Top of Data for the task
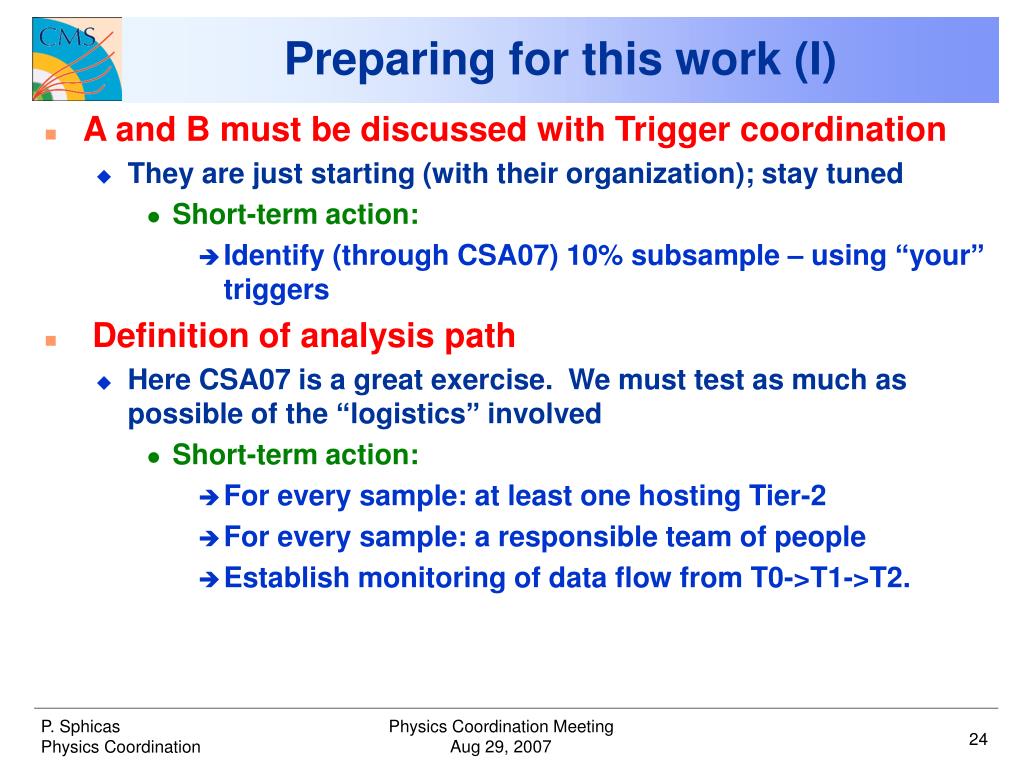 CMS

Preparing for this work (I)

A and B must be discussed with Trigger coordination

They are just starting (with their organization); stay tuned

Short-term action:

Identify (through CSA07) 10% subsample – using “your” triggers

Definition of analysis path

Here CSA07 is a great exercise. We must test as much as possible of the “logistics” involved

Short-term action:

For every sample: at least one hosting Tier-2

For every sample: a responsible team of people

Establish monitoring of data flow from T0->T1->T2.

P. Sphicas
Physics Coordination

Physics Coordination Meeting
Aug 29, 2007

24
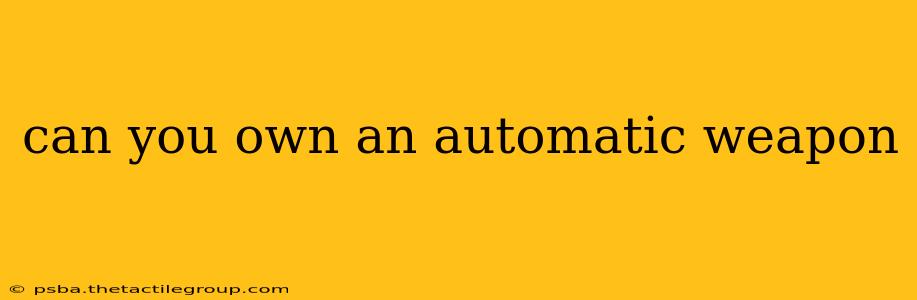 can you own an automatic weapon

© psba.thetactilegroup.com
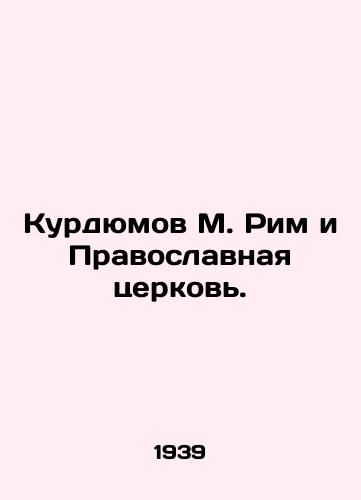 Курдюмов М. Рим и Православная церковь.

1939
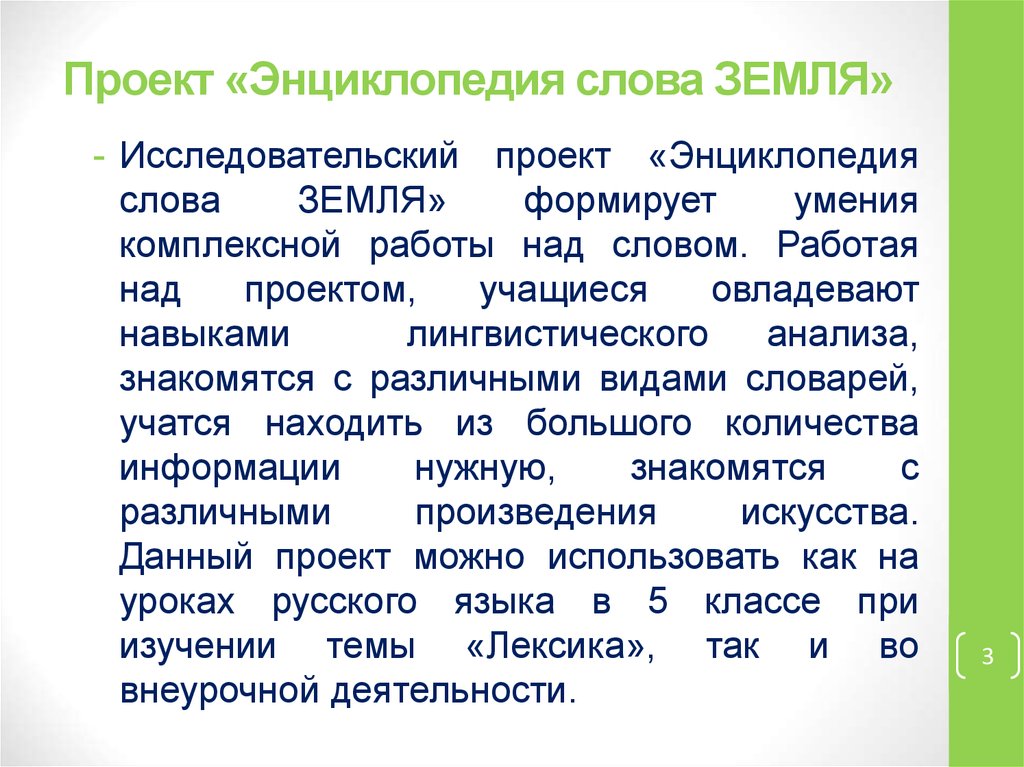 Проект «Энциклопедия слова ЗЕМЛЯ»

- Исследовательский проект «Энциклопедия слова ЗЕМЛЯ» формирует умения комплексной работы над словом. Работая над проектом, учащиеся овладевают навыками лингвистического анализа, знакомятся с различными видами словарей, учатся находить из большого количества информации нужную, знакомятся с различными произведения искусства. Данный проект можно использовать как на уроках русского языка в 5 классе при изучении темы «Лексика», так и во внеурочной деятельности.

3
Bottom of Data for the task
Work required:
Begin the copy at the line containing "Курдюмов М. Рим и Православная церковь." and end it at the last line of the records; transcribe exactly and exclude pictures.

Task response:
 Курдюмов М. Рим и Православная церковь.

1939
 Проект «Энциклопедия слова ЗЕМЛЯ»

- Исследовательский проект «Энциклопедия слова ЗЕМЛЯ» формирует умения комплексной работы над словом. Работая над проектом, учащиеся овладевают навыками лингвистического анализа, знакомятся с различными видами словарей, учатся находить из большого количества информации нужную, знакомятся с различными произведения искусства. Данный проект можно использовать как на уроках русского языка в 5 классе при изучении темы «Лексика», так и во внеурочной деятельности.

3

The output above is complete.